Very often, I tell people, the best view of God’s hand in our lives is through our rear-view mirror as we reflect on God’s hand and love for us—peace can enter.
Such peace has nothing to do with our income, the car we drive, or the kind of clothes we wear. The peace of Christ, the peace from the Spirit, is a rest in knowing just how much God is at work in our lives daily, in the small miracles that we have been conditioned to easily overlook and too easily forget. The peace comes as we see God’s love powerfully present in the most ordinary of events of our daily lives beyond the gifts of wonderful technology and into God’s powerful miracles of a baby's smile, the beauty of nature that surrounds us, a consoling hug to a grieving mother, and the miracle of life itself.
Through the gift of the Spirit, these ordinary daily gifts will become yet another miracle given to us daily, the Body and Blood of Jesus. A peace we are called to offer one another, if we could just remember the peace long enough after Mass.

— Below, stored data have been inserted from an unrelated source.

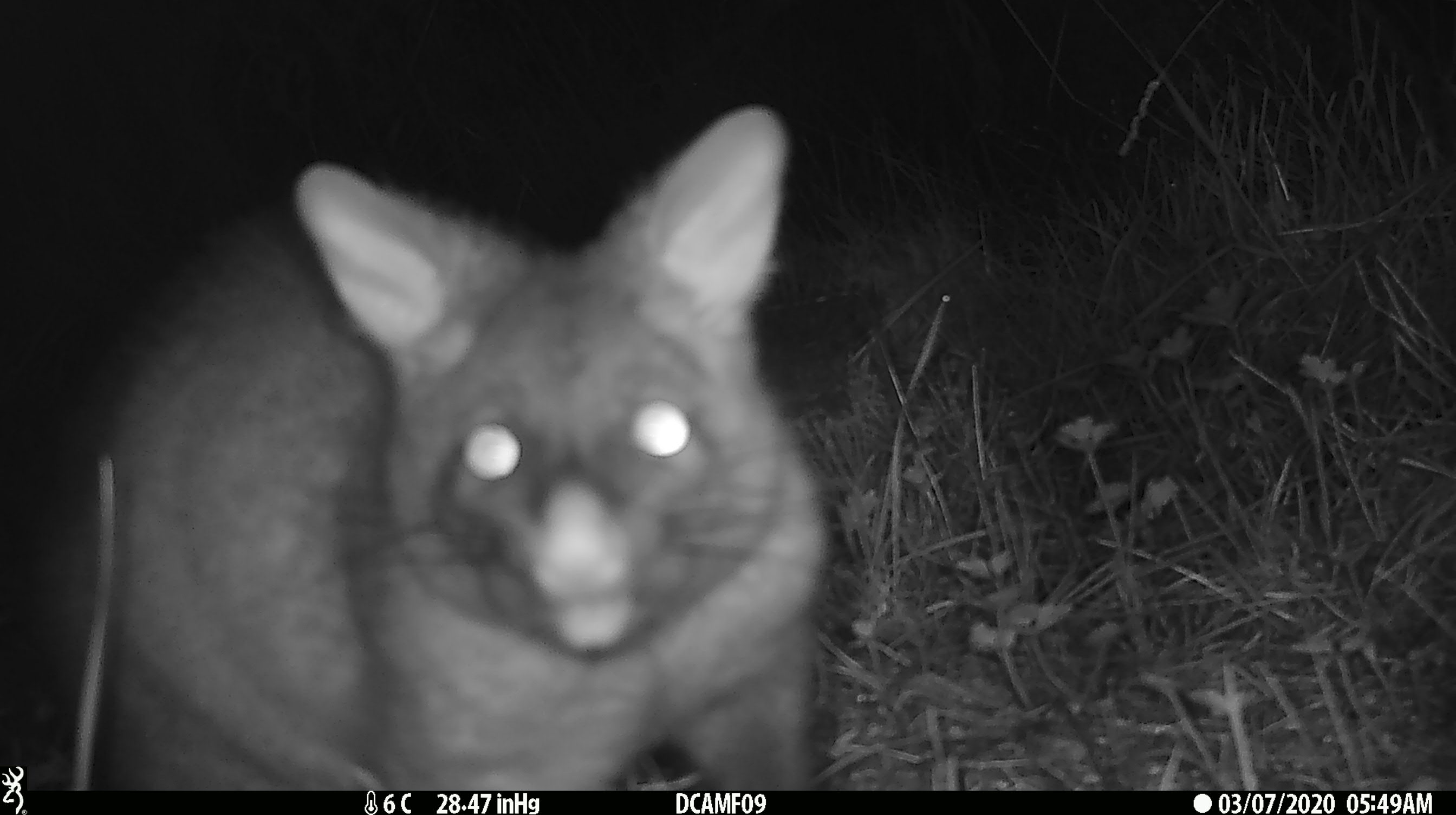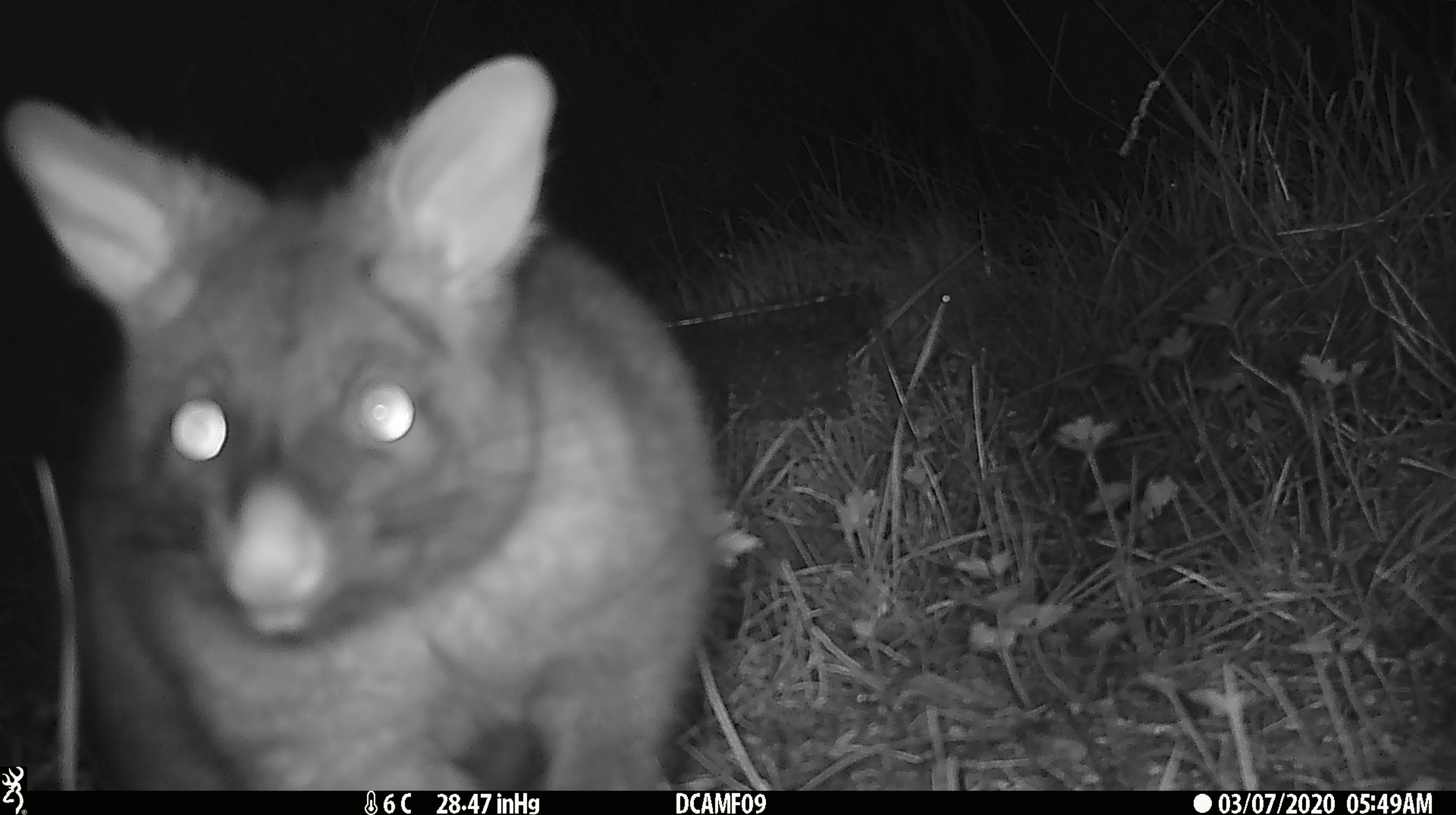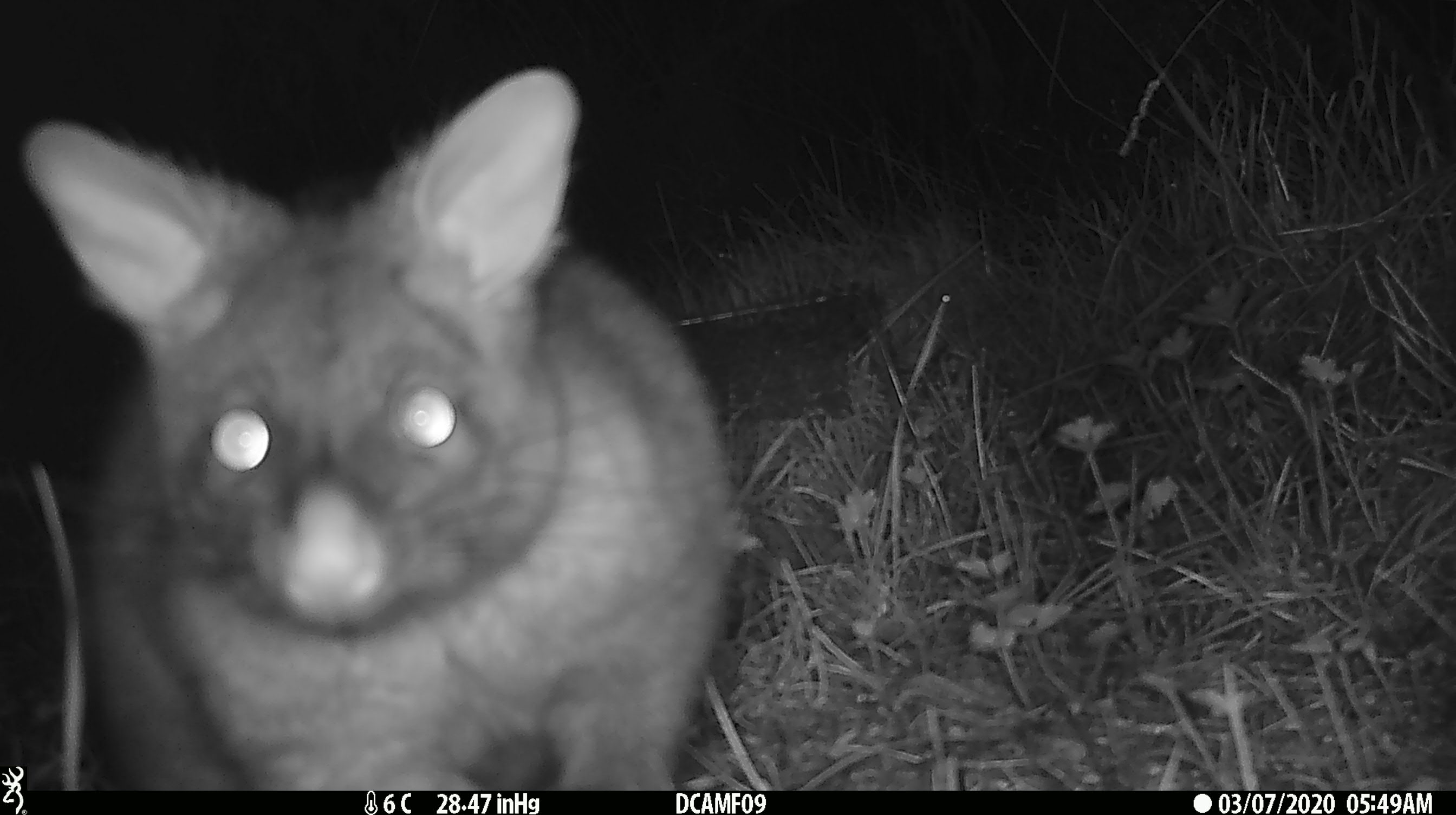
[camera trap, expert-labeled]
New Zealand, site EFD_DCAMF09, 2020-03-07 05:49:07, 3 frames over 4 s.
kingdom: Animalia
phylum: Chordata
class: Mammalia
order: Diprotodontia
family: Phalangeridae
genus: Trichosurus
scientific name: Trichosurus vulpecula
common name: common brushtail possum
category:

It can be in simple ways as you leave the church and not get irritated because someone ahead of you is taking too long to pull out of the parking lot, or at someone stalling in the grocery line, or at the red light turned green, in those many little ways we can show his farewell gift of peace. This is a prayer I recently received and modified, see if it doesn’t resonate with you:
Heavenly Father, Help us remember that the idiot who cut us off in traffic last night is a single mother who worked nine hours that day and is rushing home to cook dinner, help with homework, do the laundry and spend a few precious moments with her children. Grant her peace.
Help us to remember that the pierced, tattooed, disinterested young man who can't make change correctly is a worried 19-year-old college student, balancing his stress over final exams with his fear of not getting his student loans for next semester. Grant him peace.
Remind us, Lord that the scary looking man, begging for money in the same spot every day (--who I think should really get a job!) is a slave to addictions that we can only imagine in our worst nightmares. Grant him peace.
The greatest miracle of all is life itself. When is the last time you gave thanks for your life and the Holy Spirit at work through you?